How are health insurance premiums treated in a s Corp?

Health insurance premiums paid by an S Corp for more than 2% shareholders must be treated as wages to that owner. In other words, the only way an S Corp can deduct the amount paid for shareholder health insurance is to include it as part of the shareholder’s salary;

Can A S-Corporation owner deduct health insurance expenses?

S-corporations can provide health insurance as a tax-free fringe benefit to its non-owner employees. In this case, the business offers a group health insurance policy to employees and deducts the cost as a business expense, paying no tax on the insurance premiums.

What do you need to know about S corporation?

The S corporation must obtain an accident and health insurance plan in the name of the S corporation and make the premium payments for the 2-percent shareholder-employee (and spouse and dependents) to the insurance company.

Can a one employee Corporation purchase health insurance?

It gets more confusing. Some states have insurance laws that don’t allow a one-employee corporation to purchase health insurance for the owner. Then the shareholder has no choice but to buy health insurance in their own name instead of through the corporation.

Can a corporation buy health insurance for the owner?

Some states have insurance laws that don’t allow a one-employee corporation to purchase health insurance for the owner. Then the shareholder has no choice but to buy health insurance in their own name instead of through the corporation.

Can A S-Corp offer an HRA to a non-owner?

S-corp owners can still offer an HRA to non-owner employees, though.
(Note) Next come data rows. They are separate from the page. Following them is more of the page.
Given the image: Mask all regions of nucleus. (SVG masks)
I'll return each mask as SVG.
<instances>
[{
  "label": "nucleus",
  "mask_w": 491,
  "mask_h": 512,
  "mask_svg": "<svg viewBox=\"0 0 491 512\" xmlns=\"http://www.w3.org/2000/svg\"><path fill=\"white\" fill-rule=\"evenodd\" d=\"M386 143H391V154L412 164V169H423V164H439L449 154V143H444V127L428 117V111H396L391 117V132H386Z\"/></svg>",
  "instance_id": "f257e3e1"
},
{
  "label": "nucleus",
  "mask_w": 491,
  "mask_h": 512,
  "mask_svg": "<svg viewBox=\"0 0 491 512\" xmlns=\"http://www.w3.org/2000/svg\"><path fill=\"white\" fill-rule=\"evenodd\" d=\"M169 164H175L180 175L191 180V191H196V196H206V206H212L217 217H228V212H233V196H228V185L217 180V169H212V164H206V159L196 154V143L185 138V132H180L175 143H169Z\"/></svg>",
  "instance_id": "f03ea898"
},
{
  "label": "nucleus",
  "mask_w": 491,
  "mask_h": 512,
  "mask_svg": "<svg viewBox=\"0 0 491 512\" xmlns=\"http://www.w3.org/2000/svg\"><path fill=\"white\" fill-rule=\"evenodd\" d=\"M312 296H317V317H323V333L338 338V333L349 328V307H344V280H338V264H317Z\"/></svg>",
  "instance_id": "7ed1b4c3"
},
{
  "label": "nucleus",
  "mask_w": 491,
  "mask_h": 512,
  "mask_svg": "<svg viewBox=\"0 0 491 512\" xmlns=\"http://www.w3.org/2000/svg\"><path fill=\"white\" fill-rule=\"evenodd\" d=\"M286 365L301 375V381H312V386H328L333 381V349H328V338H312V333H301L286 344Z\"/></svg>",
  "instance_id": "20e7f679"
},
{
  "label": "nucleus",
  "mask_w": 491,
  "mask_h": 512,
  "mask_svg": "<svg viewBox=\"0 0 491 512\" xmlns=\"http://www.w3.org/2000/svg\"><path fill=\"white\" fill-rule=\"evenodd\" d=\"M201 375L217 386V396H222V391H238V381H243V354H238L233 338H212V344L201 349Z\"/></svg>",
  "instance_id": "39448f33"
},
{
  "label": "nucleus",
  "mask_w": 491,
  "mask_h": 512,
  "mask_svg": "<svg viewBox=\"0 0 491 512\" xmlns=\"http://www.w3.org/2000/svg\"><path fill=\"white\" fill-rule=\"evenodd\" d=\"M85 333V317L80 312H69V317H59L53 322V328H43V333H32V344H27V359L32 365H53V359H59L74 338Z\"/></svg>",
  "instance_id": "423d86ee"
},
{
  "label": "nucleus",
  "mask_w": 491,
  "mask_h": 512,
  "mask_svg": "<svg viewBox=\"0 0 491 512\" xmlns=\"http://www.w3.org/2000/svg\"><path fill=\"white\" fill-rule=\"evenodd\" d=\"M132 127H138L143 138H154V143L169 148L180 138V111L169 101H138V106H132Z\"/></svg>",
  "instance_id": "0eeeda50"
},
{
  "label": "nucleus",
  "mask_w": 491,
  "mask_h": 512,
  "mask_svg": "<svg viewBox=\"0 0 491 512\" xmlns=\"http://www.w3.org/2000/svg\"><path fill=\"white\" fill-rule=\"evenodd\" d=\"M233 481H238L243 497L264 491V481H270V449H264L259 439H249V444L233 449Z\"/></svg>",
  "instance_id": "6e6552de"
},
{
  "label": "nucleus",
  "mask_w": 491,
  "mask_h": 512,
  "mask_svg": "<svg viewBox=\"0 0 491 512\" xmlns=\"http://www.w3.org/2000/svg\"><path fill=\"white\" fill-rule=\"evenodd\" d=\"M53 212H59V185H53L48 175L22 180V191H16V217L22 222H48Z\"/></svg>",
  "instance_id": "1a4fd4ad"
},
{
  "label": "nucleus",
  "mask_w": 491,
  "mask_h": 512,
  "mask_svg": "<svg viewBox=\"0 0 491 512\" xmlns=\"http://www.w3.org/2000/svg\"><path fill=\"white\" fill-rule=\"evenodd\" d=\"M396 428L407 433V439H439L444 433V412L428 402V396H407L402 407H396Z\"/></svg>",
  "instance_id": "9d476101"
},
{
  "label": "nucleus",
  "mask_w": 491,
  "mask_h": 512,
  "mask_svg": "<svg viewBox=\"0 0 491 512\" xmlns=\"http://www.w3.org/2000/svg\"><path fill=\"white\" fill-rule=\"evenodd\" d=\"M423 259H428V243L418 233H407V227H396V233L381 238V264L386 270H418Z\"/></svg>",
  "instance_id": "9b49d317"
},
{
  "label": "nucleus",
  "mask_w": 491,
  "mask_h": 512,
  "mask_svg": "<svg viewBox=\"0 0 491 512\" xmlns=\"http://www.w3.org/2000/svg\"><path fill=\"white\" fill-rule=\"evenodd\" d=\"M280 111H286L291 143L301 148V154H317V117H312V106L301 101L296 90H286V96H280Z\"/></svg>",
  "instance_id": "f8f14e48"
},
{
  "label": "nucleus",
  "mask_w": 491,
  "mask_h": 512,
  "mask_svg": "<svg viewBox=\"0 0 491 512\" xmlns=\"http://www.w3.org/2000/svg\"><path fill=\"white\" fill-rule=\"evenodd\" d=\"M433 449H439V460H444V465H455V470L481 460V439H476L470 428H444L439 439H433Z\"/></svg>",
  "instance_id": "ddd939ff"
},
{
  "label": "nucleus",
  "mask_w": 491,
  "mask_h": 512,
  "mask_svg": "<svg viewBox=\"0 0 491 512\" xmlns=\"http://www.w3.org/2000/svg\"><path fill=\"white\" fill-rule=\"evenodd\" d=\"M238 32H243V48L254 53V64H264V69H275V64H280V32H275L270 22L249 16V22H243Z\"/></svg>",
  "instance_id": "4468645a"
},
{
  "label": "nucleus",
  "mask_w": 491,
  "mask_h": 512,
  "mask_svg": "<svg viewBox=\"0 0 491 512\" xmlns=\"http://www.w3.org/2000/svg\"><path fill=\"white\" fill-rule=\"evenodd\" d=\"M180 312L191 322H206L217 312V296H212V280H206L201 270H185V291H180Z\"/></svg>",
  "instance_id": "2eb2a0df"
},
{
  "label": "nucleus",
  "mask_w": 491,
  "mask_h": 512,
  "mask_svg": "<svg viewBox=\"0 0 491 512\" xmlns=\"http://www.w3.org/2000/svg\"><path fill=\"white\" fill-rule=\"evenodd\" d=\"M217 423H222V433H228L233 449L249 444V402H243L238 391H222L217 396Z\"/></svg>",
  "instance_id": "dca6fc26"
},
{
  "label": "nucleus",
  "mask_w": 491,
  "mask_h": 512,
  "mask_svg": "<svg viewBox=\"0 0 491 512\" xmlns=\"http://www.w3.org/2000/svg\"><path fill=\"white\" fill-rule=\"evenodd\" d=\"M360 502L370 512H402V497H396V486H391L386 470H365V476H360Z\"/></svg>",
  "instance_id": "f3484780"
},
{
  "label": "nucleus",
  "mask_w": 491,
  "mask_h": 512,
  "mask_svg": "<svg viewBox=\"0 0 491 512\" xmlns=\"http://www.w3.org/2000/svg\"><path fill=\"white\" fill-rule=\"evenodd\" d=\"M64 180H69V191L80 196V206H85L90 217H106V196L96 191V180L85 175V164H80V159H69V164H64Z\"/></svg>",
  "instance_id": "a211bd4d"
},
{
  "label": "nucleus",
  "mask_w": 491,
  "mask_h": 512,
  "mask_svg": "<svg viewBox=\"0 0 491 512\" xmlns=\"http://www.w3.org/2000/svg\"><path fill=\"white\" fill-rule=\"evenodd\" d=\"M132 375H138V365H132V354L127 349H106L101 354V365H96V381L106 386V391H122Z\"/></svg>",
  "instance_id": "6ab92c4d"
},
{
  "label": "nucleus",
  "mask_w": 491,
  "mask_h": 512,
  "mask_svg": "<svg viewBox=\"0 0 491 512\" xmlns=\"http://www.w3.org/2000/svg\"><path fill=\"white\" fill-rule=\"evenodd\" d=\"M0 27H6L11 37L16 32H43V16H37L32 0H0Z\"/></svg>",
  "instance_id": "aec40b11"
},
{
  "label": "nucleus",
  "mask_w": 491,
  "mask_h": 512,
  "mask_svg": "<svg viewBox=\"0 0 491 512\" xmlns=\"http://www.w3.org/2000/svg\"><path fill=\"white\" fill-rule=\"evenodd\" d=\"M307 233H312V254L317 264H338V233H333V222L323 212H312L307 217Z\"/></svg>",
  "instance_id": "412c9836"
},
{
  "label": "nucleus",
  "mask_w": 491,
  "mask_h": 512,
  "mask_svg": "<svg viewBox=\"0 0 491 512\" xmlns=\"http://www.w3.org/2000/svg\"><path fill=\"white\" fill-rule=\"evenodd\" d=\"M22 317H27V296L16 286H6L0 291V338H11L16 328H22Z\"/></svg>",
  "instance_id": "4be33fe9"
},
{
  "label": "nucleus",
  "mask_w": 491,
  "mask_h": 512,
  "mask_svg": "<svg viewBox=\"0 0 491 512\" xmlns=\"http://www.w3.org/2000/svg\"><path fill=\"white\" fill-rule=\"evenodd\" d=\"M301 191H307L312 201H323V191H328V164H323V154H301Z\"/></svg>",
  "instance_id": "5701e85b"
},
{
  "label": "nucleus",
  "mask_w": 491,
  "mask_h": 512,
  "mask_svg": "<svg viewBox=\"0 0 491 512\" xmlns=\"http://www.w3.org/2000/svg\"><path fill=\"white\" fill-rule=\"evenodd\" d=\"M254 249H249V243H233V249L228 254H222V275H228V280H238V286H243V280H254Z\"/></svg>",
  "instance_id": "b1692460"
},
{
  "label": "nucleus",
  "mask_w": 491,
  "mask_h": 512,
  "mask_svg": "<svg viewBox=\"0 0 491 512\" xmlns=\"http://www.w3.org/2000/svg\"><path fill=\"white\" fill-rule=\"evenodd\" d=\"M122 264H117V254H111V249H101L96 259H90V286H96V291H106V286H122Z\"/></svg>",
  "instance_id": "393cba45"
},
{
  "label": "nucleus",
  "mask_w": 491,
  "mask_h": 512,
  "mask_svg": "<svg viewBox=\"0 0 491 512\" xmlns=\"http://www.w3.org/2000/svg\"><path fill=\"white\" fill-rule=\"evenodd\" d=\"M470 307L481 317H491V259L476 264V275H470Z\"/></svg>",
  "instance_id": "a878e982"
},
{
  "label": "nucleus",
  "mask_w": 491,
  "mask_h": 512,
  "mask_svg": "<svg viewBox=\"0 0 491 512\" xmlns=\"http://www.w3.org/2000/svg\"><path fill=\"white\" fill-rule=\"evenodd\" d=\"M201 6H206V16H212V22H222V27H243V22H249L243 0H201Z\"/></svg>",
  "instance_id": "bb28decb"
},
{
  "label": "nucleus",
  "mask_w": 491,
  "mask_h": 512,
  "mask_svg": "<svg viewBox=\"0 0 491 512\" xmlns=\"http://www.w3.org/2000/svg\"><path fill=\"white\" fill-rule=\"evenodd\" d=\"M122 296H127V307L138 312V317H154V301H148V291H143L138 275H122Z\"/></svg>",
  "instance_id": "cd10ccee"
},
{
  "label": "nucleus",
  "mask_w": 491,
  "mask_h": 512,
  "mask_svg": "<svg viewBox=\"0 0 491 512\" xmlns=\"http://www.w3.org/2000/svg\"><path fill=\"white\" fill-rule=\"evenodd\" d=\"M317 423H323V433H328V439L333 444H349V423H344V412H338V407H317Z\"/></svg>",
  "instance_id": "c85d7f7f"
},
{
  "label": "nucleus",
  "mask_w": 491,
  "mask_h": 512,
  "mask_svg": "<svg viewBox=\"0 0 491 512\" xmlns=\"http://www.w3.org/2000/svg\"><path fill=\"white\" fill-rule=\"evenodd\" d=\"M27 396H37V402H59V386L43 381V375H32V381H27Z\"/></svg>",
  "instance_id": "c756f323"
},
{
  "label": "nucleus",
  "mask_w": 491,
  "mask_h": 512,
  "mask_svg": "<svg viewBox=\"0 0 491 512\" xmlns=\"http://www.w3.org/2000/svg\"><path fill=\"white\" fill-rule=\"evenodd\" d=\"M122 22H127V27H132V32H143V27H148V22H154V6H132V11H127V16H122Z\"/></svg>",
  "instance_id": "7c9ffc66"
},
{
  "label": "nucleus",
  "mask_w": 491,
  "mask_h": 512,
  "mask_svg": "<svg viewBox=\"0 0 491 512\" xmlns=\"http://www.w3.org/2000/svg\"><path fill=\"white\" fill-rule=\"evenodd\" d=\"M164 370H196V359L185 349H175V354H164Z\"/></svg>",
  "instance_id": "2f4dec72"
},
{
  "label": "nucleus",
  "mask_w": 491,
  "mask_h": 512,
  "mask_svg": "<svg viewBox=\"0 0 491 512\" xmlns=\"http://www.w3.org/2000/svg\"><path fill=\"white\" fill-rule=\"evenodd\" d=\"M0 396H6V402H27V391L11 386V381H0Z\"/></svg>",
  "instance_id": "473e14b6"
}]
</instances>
HRAs allow the S-corp to have complete control over their health benefits budget while giving employees freedom of choice in how they spend their health care dollars. S-corp owners can’t receive health insurance as a tax-free fringe benefit the same way C-corp owners can.

Can a C corporation provide health insurance to its employees?

Most people assume all businesses can provide health insurance to their employees and owners on a tax-free basis. While this is true for C-corporations, it isn’t the case with an S-corporation. S-corporations can provide health insurance as a tax-free fringe benefit to its non-owner employees.